Likewise, if I'm the one who's writing stories about the TITANS or the ETI, then as time goes on, these villains are getting more complex, more nuanced. Maybe just as dangerous, but in a way that invites further exploration. And, at least with the TITANS, we get some of that here - learning that they have distinct code-lines, identities, and interpersonal conflicts - but I'm not sure it goes far enough. They're still fairly limited in the roles they can play in a particular story - instead of just being the superhuman threat that overwhelms humanity with unstoppable fire power, they can now also be the subtle threat that manipulates humanity for its own agenda . . . which we're not going to learn about because that's too close to actually solving a mystery.

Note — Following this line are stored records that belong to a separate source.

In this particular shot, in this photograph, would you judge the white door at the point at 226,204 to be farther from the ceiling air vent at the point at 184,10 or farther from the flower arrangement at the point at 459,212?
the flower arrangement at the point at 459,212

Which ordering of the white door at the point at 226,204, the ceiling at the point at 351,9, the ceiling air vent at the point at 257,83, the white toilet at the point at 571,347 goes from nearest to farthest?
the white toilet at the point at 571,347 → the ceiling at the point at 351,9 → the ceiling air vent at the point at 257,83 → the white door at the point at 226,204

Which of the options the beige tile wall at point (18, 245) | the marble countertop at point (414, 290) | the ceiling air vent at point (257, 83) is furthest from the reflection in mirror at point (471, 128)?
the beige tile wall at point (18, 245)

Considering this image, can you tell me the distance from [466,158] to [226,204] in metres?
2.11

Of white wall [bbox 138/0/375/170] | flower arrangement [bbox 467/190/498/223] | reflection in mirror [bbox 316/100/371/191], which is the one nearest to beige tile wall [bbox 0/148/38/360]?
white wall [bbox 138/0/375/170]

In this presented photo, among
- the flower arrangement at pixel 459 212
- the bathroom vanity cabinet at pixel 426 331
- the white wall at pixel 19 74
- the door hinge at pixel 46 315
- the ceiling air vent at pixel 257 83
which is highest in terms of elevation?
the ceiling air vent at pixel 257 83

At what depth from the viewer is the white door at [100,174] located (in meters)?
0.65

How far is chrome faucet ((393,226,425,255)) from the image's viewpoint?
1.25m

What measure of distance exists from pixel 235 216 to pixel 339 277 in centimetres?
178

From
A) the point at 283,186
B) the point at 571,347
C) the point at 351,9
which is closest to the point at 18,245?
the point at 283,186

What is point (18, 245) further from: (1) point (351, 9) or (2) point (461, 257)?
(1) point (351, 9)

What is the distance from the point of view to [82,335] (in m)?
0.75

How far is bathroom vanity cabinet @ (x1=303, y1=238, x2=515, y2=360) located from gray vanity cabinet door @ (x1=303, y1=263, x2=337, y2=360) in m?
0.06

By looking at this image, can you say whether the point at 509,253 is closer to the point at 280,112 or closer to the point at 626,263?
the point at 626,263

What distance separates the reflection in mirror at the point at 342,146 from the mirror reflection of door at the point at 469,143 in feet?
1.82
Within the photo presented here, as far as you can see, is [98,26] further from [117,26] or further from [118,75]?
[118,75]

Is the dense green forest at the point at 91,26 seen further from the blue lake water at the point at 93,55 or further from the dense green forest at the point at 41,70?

In the end, X-Risks is more Eclipse Phase and I still really love Eclipse Phase, but this is probably the first time I've been presented with gaps I didn't want to fill in. Still, regardless of what genre or mood of story you're telling in this universe, there's probably going to come a time when you'll want to throw down with a creature and for all my disagreements with the book's theme, I can't deny that even I will probably find it useful . . . if I ever get around to experiencing this rpg correctly.

Ukss Contribution: Some people keep bioengineered mini-dinosaurs as pets. One of the examples they give is a stegosaurus. Pet mini-stegosauruses. OMG, that is a fucking dream, and a perfect example of why I could never quit this game, despite taking issue with the horror stuff.